Gib den Abschnitt der Auflistung, der mit der Zeile beginnt, die "Of the two —" enthält, und bis zum Ende der Auflistung reicht, erneut wieder. Tausche darin "physical distance" gegen "real-world distance" aus und lass alles andere unverändert.

■ ■ ■

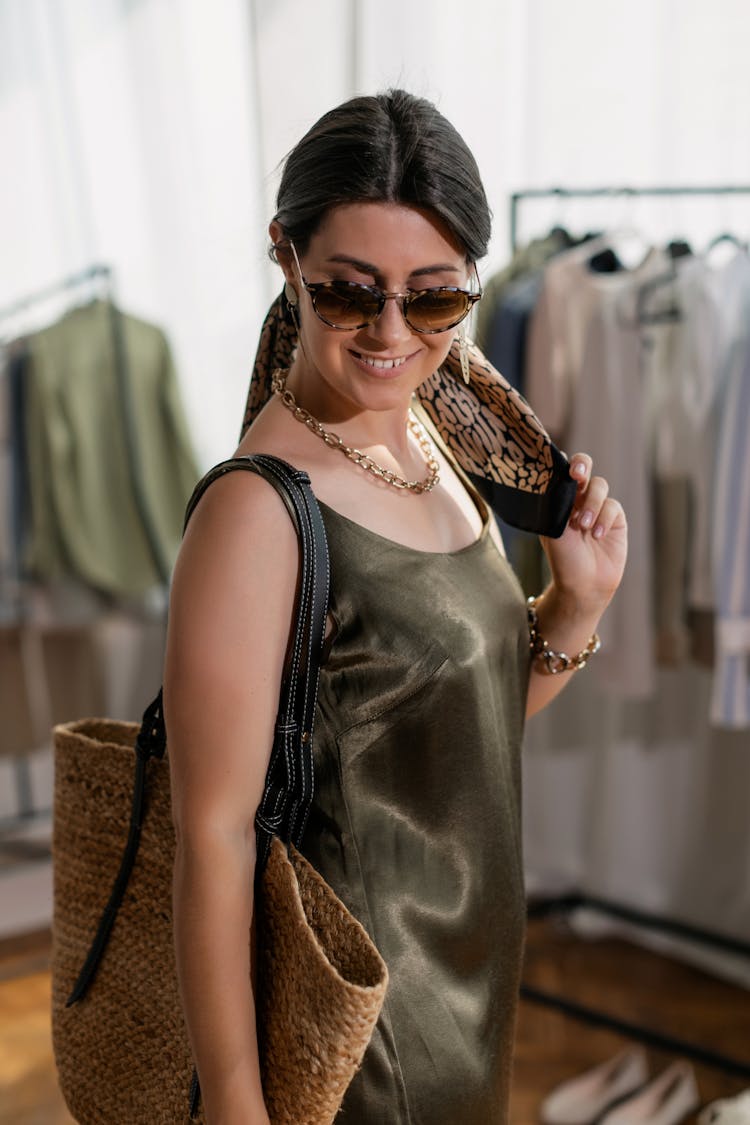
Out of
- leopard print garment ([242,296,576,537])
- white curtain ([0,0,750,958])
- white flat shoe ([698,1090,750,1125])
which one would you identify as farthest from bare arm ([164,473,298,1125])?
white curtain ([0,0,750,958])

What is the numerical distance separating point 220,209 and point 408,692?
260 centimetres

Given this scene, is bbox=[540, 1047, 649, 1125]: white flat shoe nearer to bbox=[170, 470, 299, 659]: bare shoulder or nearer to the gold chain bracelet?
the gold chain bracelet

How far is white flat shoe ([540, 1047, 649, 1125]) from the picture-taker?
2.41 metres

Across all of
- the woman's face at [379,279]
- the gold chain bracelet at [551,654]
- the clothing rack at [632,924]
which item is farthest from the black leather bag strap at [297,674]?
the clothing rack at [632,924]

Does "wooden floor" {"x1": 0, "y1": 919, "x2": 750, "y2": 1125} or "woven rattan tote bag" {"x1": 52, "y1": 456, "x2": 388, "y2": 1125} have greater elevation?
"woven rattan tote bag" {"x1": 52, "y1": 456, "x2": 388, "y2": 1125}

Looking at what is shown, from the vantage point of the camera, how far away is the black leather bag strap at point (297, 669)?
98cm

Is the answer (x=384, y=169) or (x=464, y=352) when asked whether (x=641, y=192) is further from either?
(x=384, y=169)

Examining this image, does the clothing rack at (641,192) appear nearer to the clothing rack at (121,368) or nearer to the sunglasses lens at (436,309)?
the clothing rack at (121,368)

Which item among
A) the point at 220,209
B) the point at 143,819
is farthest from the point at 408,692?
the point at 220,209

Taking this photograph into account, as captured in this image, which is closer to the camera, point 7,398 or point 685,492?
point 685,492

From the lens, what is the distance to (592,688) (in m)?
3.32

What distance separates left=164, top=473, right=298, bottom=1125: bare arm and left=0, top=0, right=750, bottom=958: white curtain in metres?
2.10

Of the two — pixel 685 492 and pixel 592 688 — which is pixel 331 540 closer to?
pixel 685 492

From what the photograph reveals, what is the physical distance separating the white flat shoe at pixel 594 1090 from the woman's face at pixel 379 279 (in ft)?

■ ■ ■

> VOLLSTÄNDIGE ANTWORT
Of the two — pixel 685 492 and pixel 592 688 — which is pixel 331 540 closer to?
pixel 685 492

From what the photograph reveals, what is the real-world distance separating the white flat shoe at pixel 594 1090 from the woman's face at pixel 379 279 (in ft)?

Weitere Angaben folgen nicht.